Student Oscar for Animated Short Film “The Beauty”
“The Beauty” shows an underwater world filled with plastic garbage: German Pascal Schelbli has now received the student Oscar by the renowned Academy of Arts and Science for the animated short film he realized as a final thesis at the Baden-Württemberg Film Academy. In the four-minute film, he poses the question: “What would happen if plastic could be integrated into life in the sea? The answer is a visually stunning underwater world with whales made of plastic bottles, pufferfish skin of bubble wrap, and moray eels out of tire rubber. The film will soon be available to watch in full length.
Martin Margiela: “In His Own Words”
Most people think of fashion designers almost immediately as flamboyant extroverts who love to bathe in the flurry of camera flashes letting the world know: Here I am! Not so Martin Margiela. Who is the mysterious courtier always hiding in the background? The filmmaker Reiner Holzemer has succeeded in winning Martin Margiela for a documentary film. As the title already suggests, Margiela himself is the narrator of “In His Own Words.” His face never shows; only his hands appear on the screen. Margiela’s work often was described as mischievous, skeptical, postmodern, and chic. “I knew I could give more if I felt protected,” he says.

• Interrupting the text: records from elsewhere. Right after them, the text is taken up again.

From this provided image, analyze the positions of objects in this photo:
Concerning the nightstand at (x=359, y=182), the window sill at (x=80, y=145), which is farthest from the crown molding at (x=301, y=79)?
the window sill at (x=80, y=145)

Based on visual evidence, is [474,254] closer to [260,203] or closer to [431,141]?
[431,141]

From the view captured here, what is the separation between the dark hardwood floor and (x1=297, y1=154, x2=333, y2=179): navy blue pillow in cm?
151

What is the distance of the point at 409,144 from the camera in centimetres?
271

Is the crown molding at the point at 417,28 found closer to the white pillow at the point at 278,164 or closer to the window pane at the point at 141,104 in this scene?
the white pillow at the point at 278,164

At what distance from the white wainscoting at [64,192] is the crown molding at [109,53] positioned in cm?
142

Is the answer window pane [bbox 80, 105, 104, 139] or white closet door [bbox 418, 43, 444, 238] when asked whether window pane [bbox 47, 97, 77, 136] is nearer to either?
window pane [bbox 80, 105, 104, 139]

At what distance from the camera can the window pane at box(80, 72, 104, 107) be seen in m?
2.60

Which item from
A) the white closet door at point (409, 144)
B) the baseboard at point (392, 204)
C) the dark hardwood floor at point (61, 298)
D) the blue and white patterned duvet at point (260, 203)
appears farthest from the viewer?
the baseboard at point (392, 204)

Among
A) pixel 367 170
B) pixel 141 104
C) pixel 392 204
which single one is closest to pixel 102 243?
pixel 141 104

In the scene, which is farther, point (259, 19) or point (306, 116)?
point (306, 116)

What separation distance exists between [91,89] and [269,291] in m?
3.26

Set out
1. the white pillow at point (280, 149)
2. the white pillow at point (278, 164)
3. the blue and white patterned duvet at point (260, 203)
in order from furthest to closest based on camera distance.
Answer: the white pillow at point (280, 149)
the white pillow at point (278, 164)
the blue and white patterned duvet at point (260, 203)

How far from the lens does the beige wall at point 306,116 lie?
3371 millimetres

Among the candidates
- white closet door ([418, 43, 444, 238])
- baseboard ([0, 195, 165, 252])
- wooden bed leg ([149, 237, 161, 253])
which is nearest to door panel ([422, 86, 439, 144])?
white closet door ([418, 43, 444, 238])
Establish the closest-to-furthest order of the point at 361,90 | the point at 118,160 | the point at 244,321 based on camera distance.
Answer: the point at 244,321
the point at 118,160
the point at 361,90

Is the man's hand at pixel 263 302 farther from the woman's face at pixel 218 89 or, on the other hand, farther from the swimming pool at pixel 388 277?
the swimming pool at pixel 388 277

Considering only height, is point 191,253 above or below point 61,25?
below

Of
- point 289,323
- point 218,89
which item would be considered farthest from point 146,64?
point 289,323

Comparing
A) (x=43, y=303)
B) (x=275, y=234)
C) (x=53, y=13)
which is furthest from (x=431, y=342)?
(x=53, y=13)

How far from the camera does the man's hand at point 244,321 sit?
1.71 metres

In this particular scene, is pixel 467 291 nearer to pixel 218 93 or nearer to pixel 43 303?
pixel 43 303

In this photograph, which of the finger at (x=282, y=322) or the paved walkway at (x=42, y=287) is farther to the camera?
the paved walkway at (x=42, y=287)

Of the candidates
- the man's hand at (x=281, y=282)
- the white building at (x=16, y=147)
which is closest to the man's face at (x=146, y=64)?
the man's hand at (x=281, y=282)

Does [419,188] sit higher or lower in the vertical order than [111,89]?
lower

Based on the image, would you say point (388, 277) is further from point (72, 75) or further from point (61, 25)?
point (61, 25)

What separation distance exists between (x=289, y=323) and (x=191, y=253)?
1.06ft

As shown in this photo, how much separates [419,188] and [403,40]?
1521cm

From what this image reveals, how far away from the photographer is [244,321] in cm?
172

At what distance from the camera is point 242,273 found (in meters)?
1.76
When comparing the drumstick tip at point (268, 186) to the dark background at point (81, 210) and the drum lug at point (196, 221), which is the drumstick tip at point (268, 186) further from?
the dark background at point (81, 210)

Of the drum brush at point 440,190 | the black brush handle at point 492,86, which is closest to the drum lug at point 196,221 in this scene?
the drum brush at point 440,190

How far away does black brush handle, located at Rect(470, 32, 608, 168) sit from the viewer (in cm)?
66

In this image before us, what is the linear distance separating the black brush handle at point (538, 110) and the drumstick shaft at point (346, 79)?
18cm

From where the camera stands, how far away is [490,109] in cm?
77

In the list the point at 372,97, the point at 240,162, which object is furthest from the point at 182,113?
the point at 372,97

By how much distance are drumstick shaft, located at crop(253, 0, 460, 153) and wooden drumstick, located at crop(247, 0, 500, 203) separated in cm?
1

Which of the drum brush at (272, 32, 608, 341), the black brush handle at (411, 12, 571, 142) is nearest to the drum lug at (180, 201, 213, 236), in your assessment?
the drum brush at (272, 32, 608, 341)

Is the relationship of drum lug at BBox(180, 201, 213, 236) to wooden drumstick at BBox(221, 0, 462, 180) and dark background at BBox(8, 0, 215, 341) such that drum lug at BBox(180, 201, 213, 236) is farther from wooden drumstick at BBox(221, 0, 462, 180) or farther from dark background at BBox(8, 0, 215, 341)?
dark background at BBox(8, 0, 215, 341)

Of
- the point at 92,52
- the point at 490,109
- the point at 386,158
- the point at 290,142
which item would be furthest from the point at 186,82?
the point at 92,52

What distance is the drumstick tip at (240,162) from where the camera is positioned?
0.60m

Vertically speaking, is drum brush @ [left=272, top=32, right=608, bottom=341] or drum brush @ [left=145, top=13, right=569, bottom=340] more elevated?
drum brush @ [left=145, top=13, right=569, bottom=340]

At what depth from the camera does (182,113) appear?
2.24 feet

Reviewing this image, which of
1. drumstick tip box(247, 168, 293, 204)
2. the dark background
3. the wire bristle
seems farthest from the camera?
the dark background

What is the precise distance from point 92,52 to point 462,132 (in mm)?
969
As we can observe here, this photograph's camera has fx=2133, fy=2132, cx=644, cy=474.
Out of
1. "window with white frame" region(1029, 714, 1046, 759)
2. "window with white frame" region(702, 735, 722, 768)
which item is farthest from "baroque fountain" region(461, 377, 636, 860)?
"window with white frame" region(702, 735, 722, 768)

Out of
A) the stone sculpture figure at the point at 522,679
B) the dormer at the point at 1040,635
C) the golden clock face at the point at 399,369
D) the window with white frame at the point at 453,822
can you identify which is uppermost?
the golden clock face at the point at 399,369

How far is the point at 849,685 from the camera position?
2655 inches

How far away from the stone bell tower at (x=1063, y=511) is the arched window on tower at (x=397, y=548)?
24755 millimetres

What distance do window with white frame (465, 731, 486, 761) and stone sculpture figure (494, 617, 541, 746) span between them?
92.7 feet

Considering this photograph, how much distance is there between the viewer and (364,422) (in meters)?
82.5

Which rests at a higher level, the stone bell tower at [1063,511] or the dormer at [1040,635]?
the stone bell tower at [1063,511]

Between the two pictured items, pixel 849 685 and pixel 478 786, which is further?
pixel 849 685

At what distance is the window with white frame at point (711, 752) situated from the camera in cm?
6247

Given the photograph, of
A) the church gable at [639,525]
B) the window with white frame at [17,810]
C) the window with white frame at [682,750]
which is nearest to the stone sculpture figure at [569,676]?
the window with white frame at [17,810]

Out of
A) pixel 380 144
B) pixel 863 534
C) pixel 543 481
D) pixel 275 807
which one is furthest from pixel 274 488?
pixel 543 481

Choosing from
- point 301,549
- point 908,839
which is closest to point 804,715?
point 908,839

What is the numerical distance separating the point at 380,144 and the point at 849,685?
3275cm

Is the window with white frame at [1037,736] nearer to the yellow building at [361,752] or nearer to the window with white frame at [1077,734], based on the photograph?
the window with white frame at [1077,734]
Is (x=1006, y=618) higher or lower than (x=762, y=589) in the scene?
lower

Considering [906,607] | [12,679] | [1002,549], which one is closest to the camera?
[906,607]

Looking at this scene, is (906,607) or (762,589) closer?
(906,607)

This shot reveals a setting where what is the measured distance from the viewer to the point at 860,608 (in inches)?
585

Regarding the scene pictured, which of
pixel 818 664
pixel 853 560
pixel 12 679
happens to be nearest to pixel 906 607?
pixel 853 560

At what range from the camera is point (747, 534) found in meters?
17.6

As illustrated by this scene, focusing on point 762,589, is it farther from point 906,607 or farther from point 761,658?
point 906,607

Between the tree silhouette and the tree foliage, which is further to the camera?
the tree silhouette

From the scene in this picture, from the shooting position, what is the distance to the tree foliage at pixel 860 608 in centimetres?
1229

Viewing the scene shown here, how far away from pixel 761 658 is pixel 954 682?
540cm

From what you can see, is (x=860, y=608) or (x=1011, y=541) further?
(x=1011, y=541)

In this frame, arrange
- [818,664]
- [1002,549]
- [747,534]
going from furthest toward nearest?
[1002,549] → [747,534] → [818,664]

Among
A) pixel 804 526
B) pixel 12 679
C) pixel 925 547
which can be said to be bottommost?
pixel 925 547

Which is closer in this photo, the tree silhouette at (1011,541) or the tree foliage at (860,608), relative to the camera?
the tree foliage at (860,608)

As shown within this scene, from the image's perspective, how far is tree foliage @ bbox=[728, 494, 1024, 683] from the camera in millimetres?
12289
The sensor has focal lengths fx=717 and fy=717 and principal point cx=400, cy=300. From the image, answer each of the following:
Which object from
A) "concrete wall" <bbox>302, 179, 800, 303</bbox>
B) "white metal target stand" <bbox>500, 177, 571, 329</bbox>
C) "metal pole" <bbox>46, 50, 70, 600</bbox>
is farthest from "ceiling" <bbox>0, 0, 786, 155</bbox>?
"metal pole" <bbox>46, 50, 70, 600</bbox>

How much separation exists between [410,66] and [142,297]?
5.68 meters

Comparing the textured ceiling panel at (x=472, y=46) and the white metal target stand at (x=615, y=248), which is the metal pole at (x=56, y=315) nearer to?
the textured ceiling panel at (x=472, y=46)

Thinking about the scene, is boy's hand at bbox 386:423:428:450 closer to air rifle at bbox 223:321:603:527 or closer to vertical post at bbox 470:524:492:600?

Nêô Sephiri: A Natural Moisturizer Made From Melon
On a farm in the North West Province of South Africa, the sustainable beauty brand Nêô Sephiri produces natural Kalahari Melon Facial Oil. It possesses a combination of two crucial components, essential fatty acids, and vitamin E. According to Nêô Sephiri, “this produces a nourishing oil that deeply hydrates the skin, providing it with the essential nutrients it needs to repair and protect your skin barrier.” The brand was founded in 2020 based on a sustainability intervention, following the worst drought in 80 years that hit the farm and the Kalahari Basin communities. Once an agricultural heartland, most crops withered away, forcing farmers to scale down their land significantly. However, one plant continued to grow and flourish in the arid climate, the Kalahari Melon, indigenous to the region, and granted a worthless weed initially by local farmers. After harvest, the watermelons are split open, and their seeds are collected, which are dried out in the African sun until there’s almost no moisture left in them – only a rich, golden-colored oil.
All recommendations are based on the editor’s personal taste and do not contain affiliate links of any kind.